Radha Stirling, CEO of legal pressure group Detained in Dubai, says the problem can no longer be dealt with exclusively through local channels. “We have to begin dealing with these detentions as what they are, arbitrary and enforced disappearances as defined by the United Nations.” She says her organisation has started to report cases to the UN Working Group on Enforced and Involuntary Disappearances because they are often cases of detention without charge, or conviction and imprisonment without evidence.

“We have been dealing with wrongful convictions in the UAE, Qatar, and other Gulf nations for over 10 years, but the justice systems in these countries have not improved, and innocent people continue to be thrown into jail for no reason on a daily basis,” Stirling explains. “The international community has to take a legal stand against this persistent institutional disregard for due process.

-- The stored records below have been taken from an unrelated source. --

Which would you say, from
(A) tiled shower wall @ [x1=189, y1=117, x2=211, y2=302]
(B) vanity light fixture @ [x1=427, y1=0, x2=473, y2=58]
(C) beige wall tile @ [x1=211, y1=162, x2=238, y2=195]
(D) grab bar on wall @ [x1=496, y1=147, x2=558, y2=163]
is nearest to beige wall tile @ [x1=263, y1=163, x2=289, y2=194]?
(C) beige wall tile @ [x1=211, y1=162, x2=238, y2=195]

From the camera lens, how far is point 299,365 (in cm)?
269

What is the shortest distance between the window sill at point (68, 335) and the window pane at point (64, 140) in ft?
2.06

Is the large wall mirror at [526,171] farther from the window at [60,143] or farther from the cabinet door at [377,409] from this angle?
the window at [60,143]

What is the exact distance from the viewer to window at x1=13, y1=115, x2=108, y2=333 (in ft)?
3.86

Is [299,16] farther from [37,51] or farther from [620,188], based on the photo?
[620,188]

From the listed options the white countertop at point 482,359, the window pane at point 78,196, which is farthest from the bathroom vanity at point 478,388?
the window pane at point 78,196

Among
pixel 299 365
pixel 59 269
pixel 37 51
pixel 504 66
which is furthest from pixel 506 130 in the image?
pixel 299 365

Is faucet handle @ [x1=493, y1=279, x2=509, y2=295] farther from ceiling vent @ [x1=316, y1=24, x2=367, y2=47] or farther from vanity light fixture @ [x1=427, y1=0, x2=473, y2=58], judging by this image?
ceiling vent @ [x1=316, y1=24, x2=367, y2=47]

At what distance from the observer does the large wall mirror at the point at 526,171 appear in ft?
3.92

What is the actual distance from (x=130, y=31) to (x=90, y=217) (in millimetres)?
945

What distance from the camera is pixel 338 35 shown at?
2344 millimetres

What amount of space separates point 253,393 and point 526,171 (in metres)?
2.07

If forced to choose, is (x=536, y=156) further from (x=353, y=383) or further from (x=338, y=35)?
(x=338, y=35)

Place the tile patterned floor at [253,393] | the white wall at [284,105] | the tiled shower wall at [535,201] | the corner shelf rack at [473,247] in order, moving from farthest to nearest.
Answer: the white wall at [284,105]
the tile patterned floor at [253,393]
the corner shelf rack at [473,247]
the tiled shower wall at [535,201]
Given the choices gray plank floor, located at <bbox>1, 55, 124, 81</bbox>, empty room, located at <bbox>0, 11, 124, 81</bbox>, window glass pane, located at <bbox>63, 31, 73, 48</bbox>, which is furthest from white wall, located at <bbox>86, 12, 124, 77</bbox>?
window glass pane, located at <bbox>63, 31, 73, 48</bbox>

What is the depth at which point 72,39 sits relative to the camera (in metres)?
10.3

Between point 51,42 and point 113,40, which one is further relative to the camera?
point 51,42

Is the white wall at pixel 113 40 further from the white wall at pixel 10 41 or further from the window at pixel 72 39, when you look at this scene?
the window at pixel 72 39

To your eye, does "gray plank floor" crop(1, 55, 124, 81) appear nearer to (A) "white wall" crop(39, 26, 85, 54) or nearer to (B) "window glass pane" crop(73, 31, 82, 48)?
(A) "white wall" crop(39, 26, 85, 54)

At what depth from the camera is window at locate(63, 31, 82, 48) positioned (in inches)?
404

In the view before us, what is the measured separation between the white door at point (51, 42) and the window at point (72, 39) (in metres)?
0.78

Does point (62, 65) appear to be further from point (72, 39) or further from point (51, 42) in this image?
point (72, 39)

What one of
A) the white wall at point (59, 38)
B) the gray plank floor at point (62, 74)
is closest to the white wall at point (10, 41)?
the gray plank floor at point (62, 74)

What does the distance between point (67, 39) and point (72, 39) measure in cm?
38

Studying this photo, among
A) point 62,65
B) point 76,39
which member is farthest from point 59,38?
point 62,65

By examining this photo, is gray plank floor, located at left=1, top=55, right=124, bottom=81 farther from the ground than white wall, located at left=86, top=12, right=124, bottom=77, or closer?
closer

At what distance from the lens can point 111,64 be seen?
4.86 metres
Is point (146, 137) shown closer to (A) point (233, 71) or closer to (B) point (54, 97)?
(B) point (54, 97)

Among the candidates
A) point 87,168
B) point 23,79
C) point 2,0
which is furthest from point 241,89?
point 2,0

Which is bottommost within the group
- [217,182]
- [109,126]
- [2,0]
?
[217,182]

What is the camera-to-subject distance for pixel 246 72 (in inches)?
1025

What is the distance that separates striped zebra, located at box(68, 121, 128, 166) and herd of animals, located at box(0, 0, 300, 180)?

States do not have the right to indefinitely detain without charge, and they do not have the right to convict in the absence of evidence, or on the basis of forced false confessions. These are crimes, and the appropriate body to address them is the United Nations.”

Stirling was appointed by Sheikha Latifa Al Maktoum, the daughter of the Ruler of Dubai, when she attempted to flee the UAE and seek asylum in the United States. Latifa was subsequently captured at sea in a joint military operation conducted by the UAE and India, and has remained incommunicado ever since. “We brought Princess Latifa’s case to the UN last year and there is an ongoing inquiry which the UAE has, until now, largely snubbed,” Stirling says. “But Latifa’s case is just a more dramatic version of what happens in the Gulf all the time. Andrew Neal, a British veteran and family man, has been incarcerated in the UAE since last year on false accusations of drug dealing, even though the accuser recanted his statement and there is no evidence whatsoever that Andy was involved in drugs in any way. Not only is there no proof of guilt, the public prosecutor possesses proof of Andy’s innocence; yet he continues to be held, continues to be bullied into making a false confession, and continues to be treated like a convicted criminal.”

“In another case, Indian national Mary Harold D’Souza has been detained without charge for over 20 months in the emirate of Sharjah, despite the fact that she has no connection to the accuser, nor to the alleged crime of fraud, apparently committed by a contractor involved with a company for which Mary was listed as an inactive co-owner. She does not even know the people involved in the case, had no role in the company, no access to company accounts, and the other co-owner, an Emirati local, was not similarly detained. This is a clear case of wrongful imprisonment, with the public prosecutor endlessly renewing her detention on the pretext of investigation,”

Stirling says. “We have taken both Andy’s and Mary’s cases to the UN now and will be lodging André Gauthier’s this month too. The UAE and the rest of the Gulf States have to learn that innocent people do have recourse to international institutions of justice, and that their countries have to begin operating according to the standards of the global community if they do not want to be regarded as despotic regimes.”

Stirling explains that raising wrongful detentions in the Gulf to the UN is the best way to ensure that such practices may be curtailed. “We know that these governments care deeply about their international reputations; we have successfully lobbied the global media to cover many instances of false imprisonment in the UAE and Qatar, and the regimes have responded positively. But cases continue to happen on a daily basis; we feel it is time to bring this issue to the attention of not only the public but to international legal authorities to hopefully finally create systemic reforms that will prevent wrongful and arbitrary detentions from taking place.”